Perhaps one of the reasons many schools have a difficult time introducing an “Advancement” structure into their school is dipping the big toe into the waters of development by appointing a volunteer development director, or assigning a teacher to it as an additional task. Teachers already have too much to do and today, adjustments to make, and the development professional needs to be out in the community making connections and developing relationships – not staying in the school.  To relegate development to a teacher puts it in the same category as moderating the cheerleaders or coaching the volleyball team.  Development is not a school activity – it’s an Advancement element. Instituting an Advancement framework puts a whole new structure into existence at your school.
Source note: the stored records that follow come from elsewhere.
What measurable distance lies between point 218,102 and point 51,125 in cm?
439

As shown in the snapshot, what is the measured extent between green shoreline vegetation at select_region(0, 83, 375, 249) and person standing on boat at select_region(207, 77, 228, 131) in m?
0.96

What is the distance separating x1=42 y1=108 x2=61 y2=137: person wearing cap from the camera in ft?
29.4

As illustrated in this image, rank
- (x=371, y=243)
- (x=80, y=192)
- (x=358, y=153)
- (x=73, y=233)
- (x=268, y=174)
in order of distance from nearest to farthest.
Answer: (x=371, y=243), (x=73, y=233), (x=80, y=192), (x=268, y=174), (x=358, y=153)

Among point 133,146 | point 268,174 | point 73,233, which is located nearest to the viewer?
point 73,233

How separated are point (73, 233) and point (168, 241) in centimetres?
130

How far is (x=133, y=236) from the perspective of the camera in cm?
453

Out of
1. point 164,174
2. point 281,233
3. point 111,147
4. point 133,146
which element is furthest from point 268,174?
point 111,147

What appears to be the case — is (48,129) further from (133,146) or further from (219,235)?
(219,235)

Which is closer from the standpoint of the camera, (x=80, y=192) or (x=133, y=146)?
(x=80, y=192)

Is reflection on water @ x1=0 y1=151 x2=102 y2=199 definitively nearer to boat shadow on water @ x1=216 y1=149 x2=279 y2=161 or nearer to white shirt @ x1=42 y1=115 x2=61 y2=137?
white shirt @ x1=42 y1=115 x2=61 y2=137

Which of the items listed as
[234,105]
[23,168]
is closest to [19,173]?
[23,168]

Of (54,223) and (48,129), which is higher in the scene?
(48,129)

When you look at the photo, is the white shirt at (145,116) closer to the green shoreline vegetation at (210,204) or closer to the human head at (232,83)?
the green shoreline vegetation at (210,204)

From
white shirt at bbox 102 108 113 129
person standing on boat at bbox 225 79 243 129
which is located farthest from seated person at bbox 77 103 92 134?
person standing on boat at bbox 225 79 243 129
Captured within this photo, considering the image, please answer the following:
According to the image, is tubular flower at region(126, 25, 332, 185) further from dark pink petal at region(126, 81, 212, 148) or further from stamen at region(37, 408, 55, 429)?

Schools are used to systems, insomuch as all the elements of the system need to work together.  The elements of the system which comprises the school itself – a school’s faith identity (or, in the case of a private school, the founder’s heritage), activities, curriculum, technology and surroundings – all must work together.  School leaders and staff are quite adept at ensuring these five elements work together, and it goes without saying that they all must be attended to simultaneously.  It would be difficult to find a school today that would suspend its curriculum for a week until every piece of technology in the school could be upgraded, or say let’s focus on creating a great basketball program, and only then create a rigorous and relevant curriculum to prepare students for to answer questions that have not been asked yet.  Similarly, the elements of Advancement – Development, Retention, Enrollment, Asset Management and Marketing – also need to work together at the same time.
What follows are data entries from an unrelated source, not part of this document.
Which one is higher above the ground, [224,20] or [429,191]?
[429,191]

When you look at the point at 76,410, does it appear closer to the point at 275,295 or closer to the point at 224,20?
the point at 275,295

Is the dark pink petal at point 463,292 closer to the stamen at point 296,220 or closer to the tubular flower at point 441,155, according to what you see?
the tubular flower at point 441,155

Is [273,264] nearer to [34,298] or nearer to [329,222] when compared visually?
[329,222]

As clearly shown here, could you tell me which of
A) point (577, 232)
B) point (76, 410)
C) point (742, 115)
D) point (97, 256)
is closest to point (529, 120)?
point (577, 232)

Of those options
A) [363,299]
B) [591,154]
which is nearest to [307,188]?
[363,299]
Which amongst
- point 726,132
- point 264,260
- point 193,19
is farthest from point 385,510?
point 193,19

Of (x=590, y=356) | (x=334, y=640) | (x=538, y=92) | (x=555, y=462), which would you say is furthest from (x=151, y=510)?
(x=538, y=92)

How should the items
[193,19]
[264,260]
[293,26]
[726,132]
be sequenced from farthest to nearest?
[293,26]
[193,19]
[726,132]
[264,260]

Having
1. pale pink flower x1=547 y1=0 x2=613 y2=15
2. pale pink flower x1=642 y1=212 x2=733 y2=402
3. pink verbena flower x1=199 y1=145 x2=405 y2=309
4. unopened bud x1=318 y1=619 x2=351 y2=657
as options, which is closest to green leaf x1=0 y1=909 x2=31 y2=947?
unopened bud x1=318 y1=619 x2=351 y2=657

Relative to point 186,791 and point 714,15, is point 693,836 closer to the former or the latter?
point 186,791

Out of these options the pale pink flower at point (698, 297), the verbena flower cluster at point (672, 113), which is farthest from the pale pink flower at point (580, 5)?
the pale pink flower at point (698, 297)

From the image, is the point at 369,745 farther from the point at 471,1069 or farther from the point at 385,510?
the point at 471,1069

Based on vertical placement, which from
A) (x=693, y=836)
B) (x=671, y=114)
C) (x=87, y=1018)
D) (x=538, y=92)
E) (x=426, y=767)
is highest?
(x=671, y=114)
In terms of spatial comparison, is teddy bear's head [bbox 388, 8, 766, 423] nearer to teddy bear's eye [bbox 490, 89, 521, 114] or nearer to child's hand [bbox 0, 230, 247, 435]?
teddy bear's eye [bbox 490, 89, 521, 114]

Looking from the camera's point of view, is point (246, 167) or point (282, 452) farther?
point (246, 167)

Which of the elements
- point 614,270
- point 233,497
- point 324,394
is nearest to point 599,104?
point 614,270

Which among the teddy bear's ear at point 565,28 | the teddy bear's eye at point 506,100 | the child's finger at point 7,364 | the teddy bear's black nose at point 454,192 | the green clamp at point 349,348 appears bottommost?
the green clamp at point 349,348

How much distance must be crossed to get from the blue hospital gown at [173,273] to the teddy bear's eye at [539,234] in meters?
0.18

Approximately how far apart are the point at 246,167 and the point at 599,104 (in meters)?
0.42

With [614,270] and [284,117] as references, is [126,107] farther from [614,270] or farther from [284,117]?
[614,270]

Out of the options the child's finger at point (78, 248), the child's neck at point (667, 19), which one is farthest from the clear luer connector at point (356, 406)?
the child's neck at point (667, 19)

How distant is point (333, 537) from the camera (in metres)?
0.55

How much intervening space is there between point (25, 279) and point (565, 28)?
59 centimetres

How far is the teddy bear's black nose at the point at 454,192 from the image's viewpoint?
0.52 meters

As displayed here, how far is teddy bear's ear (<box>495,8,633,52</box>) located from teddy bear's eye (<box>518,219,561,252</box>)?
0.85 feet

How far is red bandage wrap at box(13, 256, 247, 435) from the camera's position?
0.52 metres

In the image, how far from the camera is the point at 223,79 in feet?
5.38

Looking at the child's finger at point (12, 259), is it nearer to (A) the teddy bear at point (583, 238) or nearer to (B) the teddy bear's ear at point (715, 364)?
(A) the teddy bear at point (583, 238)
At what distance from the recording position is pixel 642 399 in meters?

So let’s look at that big problem you’re going to tackle. First, dedicate time to analyze the problem (for those of you keeping score, that’s “habit” number one – “Be Proactive”), and then, visualize your desired outcome (that’s number two – “Begin With the End in Mind”), and write down where you need to go. Then, start filling in the steps of how you need to get there. Once you do it for something that you really need to accomplish, continued patterned repetition will create the habit, so that successive “big problems” may not seem so big.

From 2003 through 2008, I worked with a group of 15 Catholic elementary schools. How did I do it? Breaking it down into 5 groups of 3 and 3 groups of 5 helped, then I prioritized relative to which group was the most in need of what needed to be done. If you’re trying to deal with a group of 50 to 100 schools, it’s easier to create groupings rather than try to tackle the whole thing at once. Archdioceses and Dioceses create Deaneries and Vicariate Regions so that parishes can be grouped and, perhaps, share resources to be better stewards of funds entrusted to them.  Most recently, Catholic schools in the Dioceses of Youngstown (Ohio), Erie (Pennsylvania) and Pittsburgh (Pennsylvania) began regionalizing to allow business functions of a school to be handled by a coordinating entity, so that the schools can focus on those things which make them remarkable educational environments.

It’s interesting to compare this phenomenon to public schools. School districts throughout the country are looking for ways to break down their county-wide school districts – some with 20,000 students in each – to offer a more focused, “smaller” experience – creating “houses” where intramural sports and intra-house rivalries can lead to increased achievement. In other parts of the country, local school districts are feeling the pressures created by a tumultuous economy, and keep cutting teachers rather than exploring the potential of combining school districts. As more charter schools and online cyber learning environments along with diminishing tax bases begin to erode the financial foundation of the traditional public school model, the problems are akin to those big rocks in the jar.  Perhaps those problems are bigger than big rocks.  Perhaps they’re as large as an elephant.